Iowa Senate Approves Bill That Would Add Qualified Immunity To The State Law Books

from the less-responsibility,-more-power dept

In 2018, the Iowa Supreme Court decided to align the state with one of the worst aspects of federal jurisprudence. Deciding it was too much to demand law enforcement officers perform their duties without violating rights, the state's top court decided to adopt a form of qualified immunity so plaintiffs could be just as screwed in state courts as in federal courts.

The case prompting this decision dealt with an arrest of someone who drove an ATV through a ditch. This violated state law but did not violate city laws. So, the court decided this bizarre case involving a conflict of state and local laws should be the standard bearer for civil rights lawsuits going forward.

A long dissent decried this decision, saying that lowering Iowa's standard to the federal standard was the wrong way to go. It would only make cops worse by providing them with a built-in excuse for every time they crossed constitutional lines.

We should not voluntarily drape our constitutional law with the heavy chains of indefensible doctrine. We should aim to eliminate fictions in our law and be honest and forthright on the important question of what happens when officers of the law commit constitutional wrongs that inflict serious reputational, emotional, and financial harms on our citizens.

That's been the standard in the state since this decision. For some reason -- with protests against police violence still ongoing around the nation -- the state legislature feels now is the time to codify the doctrine first conjured up by the US Supreme Court into Iowa law.

The Iowa Senate passed legislation Monday intended to strengthen 'qualified immunity” for law enforcement officers who take forceful action in situations where state law is 'not sufficiently clear” to understand their conduct might violate someone's constitutional protections.

Majority Republicans said the statutory language is needed to clarify court rulings and provide 'balance” in cases where the law was not 'clearly established” at the time of an incident giving rise to a claim against an officer.

The bill does more than give Iowa officers a new defense tactic. It codifies the US Supreme Court's watered-down legal standards that have made it extremely difficult for plaintiffs suing over rights violations to succeed.

Under provisions of the legislation, a law enforcement officer would not be found liable in any action for damages in an individual capacity if the state law was not sufficiently clear so that the officer would have understood the conduct was a violation of the Constitution or any other law, or the law was not clearly established at the time of the incident giving rise to the claim against the officer.

§ INFORMATION PROVIDED:
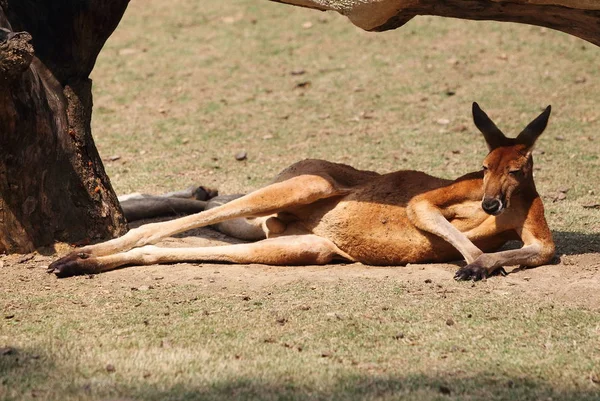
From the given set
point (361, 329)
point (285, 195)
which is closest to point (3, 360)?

§ REQUIRED TASKS:
A. Answer these about the article on Iowa's qualified immunity bill:
(i) In what year did the Iowa Supreme Court adopt a form of qualified immunity?
(ii) What vehicle was the arrested person driving through a ditch in the case behind that decision?
(iii) On what day of the week did the Iowa Senate pass the legislation?
B. Reproduce the passage of the article on Iowa's qualified immunity bill from "We should not" up to and including "on our citizens.".

§ ANSWERS PER TASK:
A.
(i) 2018
(ii) An ATV
(iii) Monday

B.
We should not voluntarily drape our constitutional law with the heavy chains of indefensible doctrine. We should aim to eliminate fictions in our law and be honest and forthright on the important question of what happens when officers of the law commit constitutional wrongs that inflict serious reputational, emotional, and financial harms on our citizens.